[Extracted records]:
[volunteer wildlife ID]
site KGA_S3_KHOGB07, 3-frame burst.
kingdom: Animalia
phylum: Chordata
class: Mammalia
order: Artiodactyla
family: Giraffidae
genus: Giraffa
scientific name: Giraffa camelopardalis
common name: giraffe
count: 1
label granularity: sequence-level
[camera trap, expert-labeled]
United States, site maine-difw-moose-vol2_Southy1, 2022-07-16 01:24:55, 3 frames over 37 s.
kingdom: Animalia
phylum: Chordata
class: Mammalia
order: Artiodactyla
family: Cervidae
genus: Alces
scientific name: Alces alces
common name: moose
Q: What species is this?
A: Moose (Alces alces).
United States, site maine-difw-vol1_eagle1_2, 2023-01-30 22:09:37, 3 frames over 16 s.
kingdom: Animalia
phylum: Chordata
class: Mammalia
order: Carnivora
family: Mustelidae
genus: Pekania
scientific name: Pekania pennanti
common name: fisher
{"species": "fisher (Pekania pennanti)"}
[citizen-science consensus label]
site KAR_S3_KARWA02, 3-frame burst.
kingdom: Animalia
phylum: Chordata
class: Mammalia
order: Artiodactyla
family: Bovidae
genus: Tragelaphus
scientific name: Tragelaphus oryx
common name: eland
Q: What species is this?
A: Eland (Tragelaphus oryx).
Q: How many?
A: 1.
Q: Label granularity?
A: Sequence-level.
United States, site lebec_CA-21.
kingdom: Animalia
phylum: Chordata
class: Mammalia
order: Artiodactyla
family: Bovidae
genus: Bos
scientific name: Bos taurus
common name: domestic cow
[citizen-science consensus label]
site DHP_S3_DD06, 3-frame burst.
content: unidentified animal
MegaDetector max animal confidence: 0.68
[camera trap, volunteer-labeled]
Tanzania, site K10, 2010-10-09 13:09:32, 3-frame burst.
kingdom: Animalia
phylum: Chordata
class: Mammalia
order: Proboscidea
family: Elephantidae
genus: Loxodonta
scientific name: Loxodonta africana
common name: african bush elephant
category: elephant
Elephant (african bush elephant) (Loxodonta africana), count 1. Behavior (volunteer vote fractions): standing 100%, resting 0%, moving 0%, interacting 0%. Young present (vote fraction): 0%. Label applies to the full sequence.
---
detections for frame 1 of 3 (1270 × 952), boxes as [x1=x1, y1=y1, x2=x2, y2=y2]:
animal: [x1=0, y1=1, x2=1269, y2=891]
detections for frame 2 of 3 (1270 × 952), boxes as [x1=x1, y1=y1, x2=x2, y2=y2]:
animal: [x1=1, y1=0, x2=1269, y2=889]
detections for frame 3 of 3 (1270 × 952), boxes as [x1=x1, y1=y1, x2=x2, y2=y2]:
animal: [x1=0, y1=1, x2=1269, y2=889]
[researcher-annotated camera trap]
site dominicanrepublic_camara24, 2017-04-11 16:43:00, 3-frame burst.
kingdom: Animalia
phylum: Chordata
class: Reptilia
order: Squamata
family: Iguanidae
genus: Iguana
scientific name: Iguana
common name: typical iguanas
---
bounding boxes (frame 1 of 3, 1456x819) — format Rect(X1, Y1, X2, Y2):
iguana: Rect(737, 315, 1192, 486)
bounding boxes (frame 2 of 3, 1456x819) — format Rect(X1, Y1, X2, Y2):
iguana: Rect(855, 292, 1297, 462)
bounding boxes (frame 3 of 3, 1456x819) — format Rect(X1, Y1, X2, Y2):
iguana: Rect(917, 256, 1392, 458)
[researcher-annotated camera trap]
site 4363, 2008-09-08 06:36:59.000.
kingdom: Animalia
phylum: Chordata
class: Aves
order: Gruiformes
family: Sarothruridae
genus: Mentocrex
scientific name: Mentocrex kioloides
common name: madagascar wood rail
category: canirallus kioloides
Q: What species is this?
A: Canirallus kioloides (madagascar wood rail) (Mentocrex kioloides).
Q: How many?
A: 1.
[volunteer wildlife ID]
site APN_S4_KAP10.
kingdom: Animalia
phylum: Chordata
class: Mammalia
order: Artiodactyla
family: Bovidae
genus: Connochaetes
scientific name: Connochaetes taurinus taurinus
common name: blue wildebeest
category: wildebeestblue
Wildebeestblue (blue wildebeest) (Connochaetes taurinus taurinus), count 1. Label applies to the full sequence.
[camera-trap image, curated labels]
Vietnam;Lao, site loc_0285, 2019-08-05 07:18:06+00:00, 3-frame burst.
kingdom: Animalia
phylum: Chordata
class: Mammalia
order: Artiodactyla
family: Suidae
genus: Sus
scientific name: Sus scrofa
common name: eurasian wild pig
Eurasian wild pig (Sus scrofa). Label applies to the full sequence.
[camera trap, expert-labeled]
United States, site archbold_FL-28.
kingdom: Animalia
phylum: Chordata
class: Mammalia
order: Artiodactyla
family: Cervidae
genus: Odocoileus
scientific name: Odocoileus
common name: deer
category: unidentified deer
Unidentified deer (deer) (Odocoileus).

[Task statement]: Each entry must be printed again exactly as given.

[Written answer]:
[volunteer wildlife ID]
site KGA_S3_KHOGB07, 3-frame burst.
kingdom: Animalia
phylum: Chordata
class: Mammalia
order: Artiodactyla
family: Giraffidae
genus: Giraffa
scientific name: Giraffa camelopardalis
common name: giraffe
count: 1
label granularity: sequence-level
[camera trap, expert-labeled]
United States, site maine-difw-moose-vol2_Southy1, 2022-07-16 01:24:55, 3 frames over 37 s.
kingdom: Animalia
phylum: Chordata
class: Mammalia
order: Artiodactyla
family: Cervidae
genus: Alces
scientific name: Alces alces
common name: moose
Q: What species is this?
A: Moose (Alces alces).
United States, site maine-difw-vol1_eagle1_2, 2023-01-30 22:09:37, 3 frames over 16 s.
kingdom: Animalia
phylum: Chordata
class: Mammalia
order: Carnivora
family: Mustelidae
genus: Pekania
scientific name: Pekania pennanti
common name: fisher
{"species": "fisher (Pekania pennanti)"}
[citizen-science consensus label]
site KAR_S3_KARWA02, 3-frame burst.
kingdom: Animalia
phylum: Chordata
class: Mammalia
order: Artiodactyla
family: Bovidae
genus: Tragelaphus
scientific name: Tragelaphus oryx
common name: eland
Q: What species is this?
A: Eland (Tragelaphus oryx).
Q: How many?
A: 1.
Q: Label granularity?
A: Sequence-level.
United States, site lebec_CA-21.
kingdom: Animalia
phylum: Chordata
class: Mammalia
order: Artiodactyla
family: Bovidae
genus: Bos
scientific name: Bos taurus
common name: domestic cow
[citizen-science consensus label]
site DHP_S3_DD06, 3-frame burst.
content: unidentified animal
MegaDetector max animal confidence: 0.68
[camera trap, volunteer-labeled]
Tanzania, site K10, 2010-10-09 13:09:32, 3-frame burst.
kingdom: Animalia
phylum: Chordata
class: Mammalia
order: Proboscidea
family: Elephantidae
genus: Loxodonta
scientific name: Loxodonta africana
common name: african bush elephant
category: elephant
Elephant (african bush elephant) (Loxodonta africana), count 1. Behavior (volunteer vote fractions): standing 100%, resting 0%, moving 0%, interacting 0%. Young present (vote fraction): 0%. Label applies to the full sequence.
---
detections for frame 1 of 3 (1270 × 952), boxes as [x1=x1, y1=y1, x2=x2, y2=y2]:
animal: [x1=0, y1=1, x2=1269, y2=891]
detections for frame 2 of 3 (1270 × 952), boxes as [x1=x1, y1=y1, x2=x2, y2=y2]:
animal: [x1=1, y1=0, x2=1269, y2=889]
detections for frame 3 of 3 (1270 × 952), boxes as [x1=x1, y1=y1, x2=x2, y2=y2]:
animal: [x1=0, y1=1, x2=1269, y2=889]
[researcher-annotated camera trap]
site dominicanrepublic_camara24, 2017-04-11 16:43:00, 3-frame burst.
kingdom: Animalia
phylum: Chordata
class: Reptilia
order: Squamata
family: Iguanidae
genus: Iguana
scientific name: Iguana
common name: typical iguanas
---
bounding boxes (frame 1 of 3, 1456x819) — format Rect(X1, Y1, X2, Y2):
iguana: Rect(737, 315, 1192, 486)
bounding boxes (frame 2 of 3, 1456x819) — format Rect(X1, Y1, X2, Y2):
iguana: Rect(855, 292, 1297, 462)
bounding boxes (frame 3 of 3, 1456x819) — format Rect(X1, Y1, X2, Y2):
iguana: Rect(917, 256, 1392, 458)
[researcher-annotated camera trap]
site 4363, 2008-09-08 06:36:59.000.
kingdom: Animalia
phylum: Chordata
class: Aves
order: Gruiformes
family: Sarothruridae
genus: Mentocrex
scientific name: Mentocrex kioloides
common name: madagascar wood rail
category: canirallus kioloides
Q: What species is this?
A: Canirallus kioloides (madagascar wood rail) (Mentocrex kioloides).
Q: How many?
A: 1.
[volunteer wildlife ID]
site APN_S4_KAP10.
kingdom: Animalia
phylum: Chordata
class: Mammalia
order: Artiodactyla
family: Bovidae
genus: Connochaetes
scientific name: Connochaetes taurinus taurinus
common name: blue wildebeest
category: wildebeestblue
Wildebeestblue (blue wildebeest) (Connochaetes taurinus taurinus), count 1. Label applies to the full sequence.
[camera-trap image, curated labels]
Vietnam;Lao, site loc_0285, 2019-08-05 07:18:06+00:00, 3-frame burst.
kingdom: Animalia
phylum: Chordata
class: Mammalia
order: Artiodactyla
family: Suidae
genus: Sus
scientific name: Sus scrofa
common name: eurasian wild pig
Eurasian wild pig (Sus scrofa). Label applies to the full sequence.
[camera trap, expert-labeled]
United States, site archbold_FL-28.
kingdom: Animalia
phylum: Chordata
class: Mammalia
order: Artiodactyla
family: Cervidae
genus: Odocoileus
scientific name: Odocoileus
common name: deer
category: unidentified deer
Unidentified deer (deer) (Odocoileus).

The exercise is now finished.